"It's extremely difficult to police the small-cap market," said Jacob Frenkel, a former SEC attorney who is now a partner at Shulman Rogers Gandal Pordy & Ecker. "It would take assigning all of the SEC Enforcement division's resources for two years to make a meaningful dent. If you had 800 attorneys suddenly looking at the sector, things would change."
At the heart of the controversy over RTOs is the notion that Chinese companies are "cooking the books" to hold down taxes in China while simultaneously appealing to growth-oriented investors in the U.S. David Gentry, CEO of stock research firm RedChip Companies, says it is not unusual for Chinese companies to have two to three sets of books. "They have one for the banks, one for the [State Administration For Industry & Commerce] and, if they're public, one for the SEC," says Gentry, whose firm handles investor relations for Chinese reverse merger companies.
Requests for comment from China's State Administration for Industry & Commerce brought no response. A spokesman for the Chinese embassy in Washington said there is no systemic misreporting of business results in China.
"It's not true," said Wang Baodong, on behalf of the embassy. "Like any other country in the world, there may be some loopholes.
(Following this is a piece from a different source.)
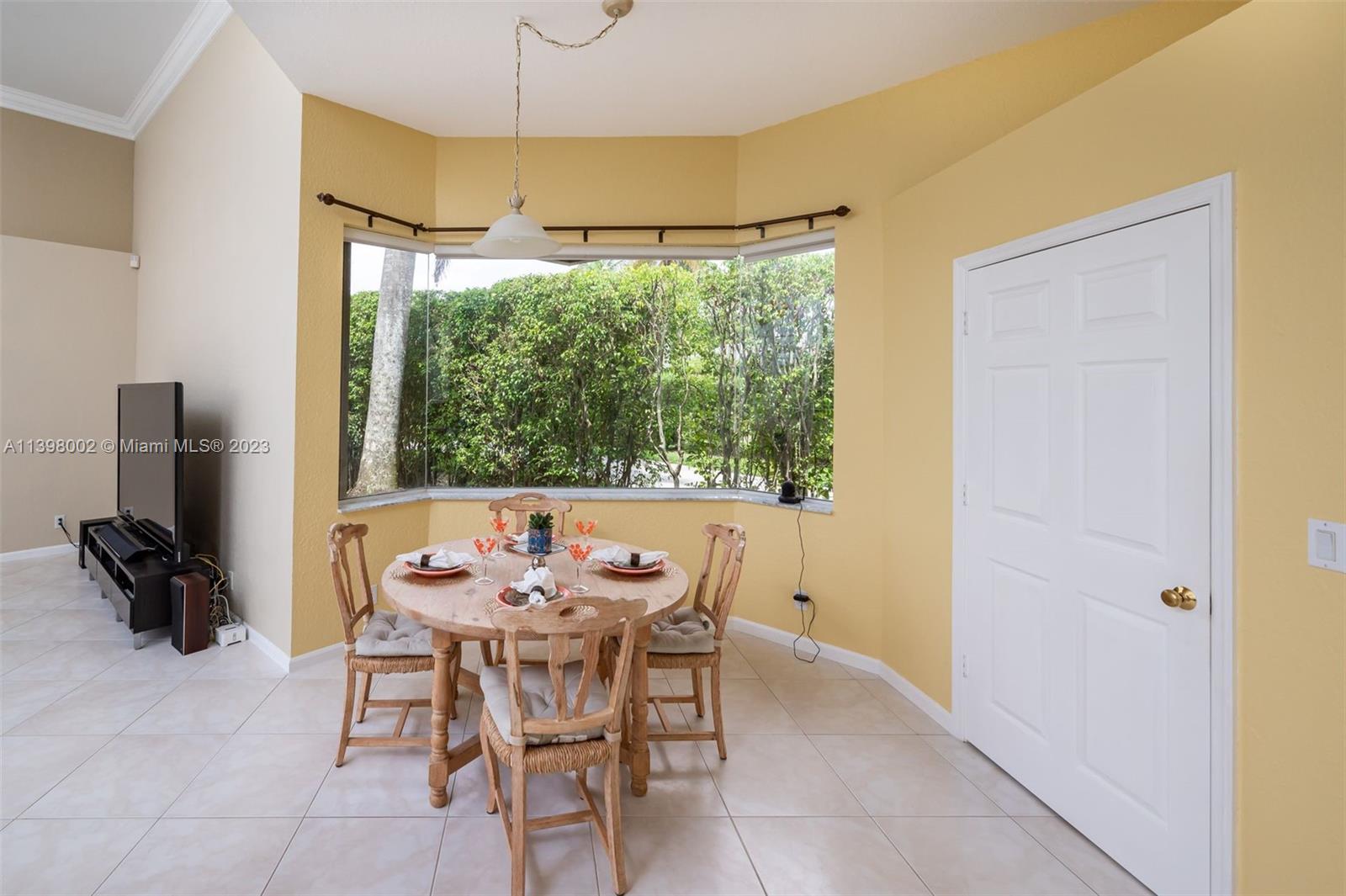 3155 Inverness Weston, FL 33332 - Photo 42 of 58 a view of a dining room with furniture window and outside view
But the Chinese government has been working hard to improve the tax system by focusing on building a mature market economy."
Baodong said that the People's Republic is encouraging Chinese enterprises to strictly abide by the local laws and regulations in countries where they do business, "to combine the pursuit of benefit with social responsibilities."
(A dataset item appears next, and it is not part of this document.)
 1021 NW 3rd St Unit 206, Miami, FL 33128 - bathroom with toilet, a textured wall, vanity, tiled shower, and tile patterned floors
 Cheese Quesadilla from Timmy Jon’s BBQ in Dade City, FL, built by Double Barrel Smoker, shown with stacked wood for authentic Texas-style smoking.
The SEC and its counterpart in China, the China Securities Regulatory Commission, signed a
memorandum of understanding
in April 1994 and
then enhanced it
in May 2006. The agreement calls for improved cooperation between the agencies, particularly in the area of enforcement, but has so far produced little in the way of concerted action.
Drew Bernstein, chairman of Orient Paper's audit committee and a partner with accounting firm Bernstein & Pinchuk, says the sheer complexity of compliance with two different regulatory systems in two very different languages represents a major challenge, both for small companies based in China and for regulators in the two countries.